When the National Center for Education Statistics (NCES) reports differences in results, these results reflect statistical significance. Understanding statistical significance in large-scale assessments, how results are estimated, and the influence of sample size are important when interpreting NAEP data in The Nation's Report Card. Explore this important guide to NAEP results and the use of statistical significance in NAEP data.

## Influence of Sample Size

### Sampling Variance

Like any survey based on a sample, NAEP results are subject to uncertainty. This uncertainty is reflected by the standard error of NAEP estimates; the more precise the estimate, the smaller the standard error.

The first source of uncertainty arises from the fact that NAEP only assesses a sample of students, rather than every eligible student (a census). The sample consists of a number randomly selected students. Carefully constructed surveys can yield very precise estimates of population quantities. But, a different, equally good sample of students could be have been selected, and the results based on the second sample would be slightly different. Thus, the first component of the standard error is due to sampling of students, termed "sampling variance."
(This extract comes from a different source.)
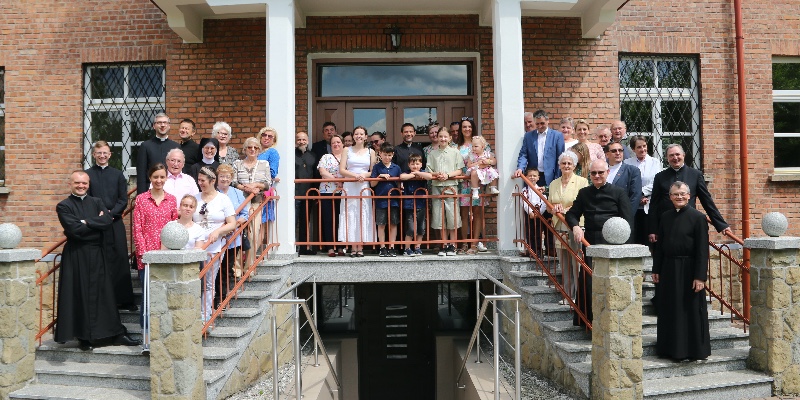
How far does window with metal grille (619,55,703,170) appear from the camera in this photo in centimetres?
866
In a good sampling design, the sampling variance decreases as the number of students selected increases. Large groups will tend to have smaller standard errors than smaller groups. A NAEP national assessment typically contains about 10,000 students. Some NAEP assessments include separate, state level samples of over 2,000 per state, which are combined to produce national results. These state-national assessments result in total samples of approximately 140,000 students. Thus, results for the nation based on NAEP state –national assessments will have much smaller standard errors than results from NAEP national only assessments.

### Measurement Variance

The second source of uncertainty in NAEP results is due to "measurement." Measurement variance arises from the fact that a student’s proficiency in a subject (e.g., how good the student is at mathematics), is not directly observed, but has to be estimated based on the answers that the student provides to the items on the assessment. It is possible that, were the assessment given on a different day, the student might provide slightly different answers. Similarly, a different version of the assessment, comprised of different but equally valid items, would give slightly different estimates of students’ proficiency. These two factors give rise to what is typically termed "measurement variance."
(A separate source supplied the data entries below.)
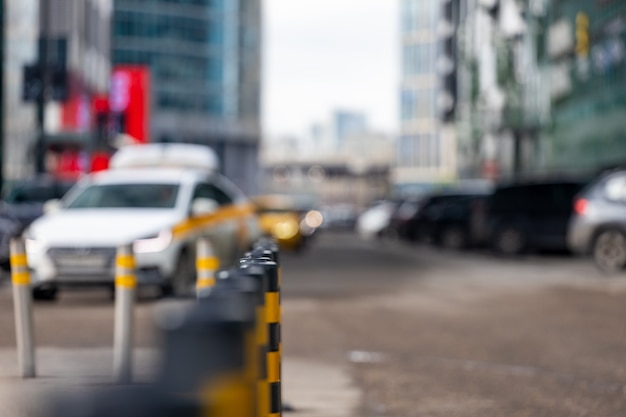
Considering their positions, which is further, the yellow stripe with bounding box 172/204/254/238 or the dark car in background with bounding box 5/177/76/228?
the dark car in background with bounding box 5/177/76/228

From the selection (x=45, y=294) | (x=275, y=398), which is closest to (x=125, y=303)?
(x=275, y=398)

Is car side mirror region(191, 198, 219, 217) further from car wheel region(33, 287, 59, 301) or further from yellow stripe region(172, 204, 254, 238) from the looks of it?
car wheel region(33, 287, 59, 301)

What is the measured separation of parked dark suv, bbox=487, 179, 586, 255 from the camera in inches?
1192

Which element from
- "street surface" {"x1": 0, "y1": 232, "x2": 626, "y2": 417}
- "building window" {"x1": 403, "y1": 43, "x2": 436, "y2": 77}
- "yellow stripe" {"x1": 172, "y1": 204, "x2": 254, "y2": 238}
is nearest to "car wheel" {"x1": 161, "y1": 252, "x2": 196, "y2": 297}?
"yellow stripe" {"x1": 172, "y1": 204, "x2": 254, "y2": 238}

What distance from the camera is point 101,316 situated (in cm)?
1387

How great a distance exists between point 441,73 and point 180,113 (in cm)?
2422

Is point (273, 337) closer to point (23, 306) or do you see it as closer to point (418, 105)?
point (23, 306)

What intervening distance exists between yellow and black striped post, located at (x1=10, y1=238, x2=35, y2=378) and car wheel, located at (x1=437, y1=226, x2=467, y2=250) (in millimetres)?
28865

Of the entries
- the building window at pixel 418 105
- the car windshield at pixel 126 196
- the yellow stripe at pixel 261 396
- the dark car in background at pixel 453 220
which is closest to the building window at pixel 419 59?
the building window at pixel 418 105

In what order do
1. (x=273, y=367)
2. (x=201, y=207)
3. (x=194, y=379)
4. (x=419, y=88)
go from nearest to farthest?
(x=194, y=379) → (x=273, y=367) → (x=201, y=207) → (x=419, y=88)

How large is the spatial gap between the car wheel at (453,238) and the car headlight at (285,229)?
4520 mm

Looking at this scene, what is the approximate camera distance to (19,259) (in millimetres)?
8328

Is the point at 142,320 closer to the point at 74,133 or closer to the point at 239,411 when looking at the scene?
the point at 239,411

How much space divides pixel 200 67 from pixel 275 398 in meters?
120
NAEP assessments contain a third, related source of measurement uncertainty, due to sampling of items. The contents of all NAEP assessments are created according the specifications of a framework, which is created by the National Assessment Governing Board. NAEP frameworks are quite broad and multifaceted, and the resulting assessments are long. Taking the full assessment would require approximately 5-6 hours for each student, which is unreasonable to ask of students. To limit the burden on individual students, NAEP items are grouped into blocks requiring 25-30 minutes to complete. Each student receives a book of two blocks. The fact that students did not take the entire assessment is an additional source of measurement uncertainty.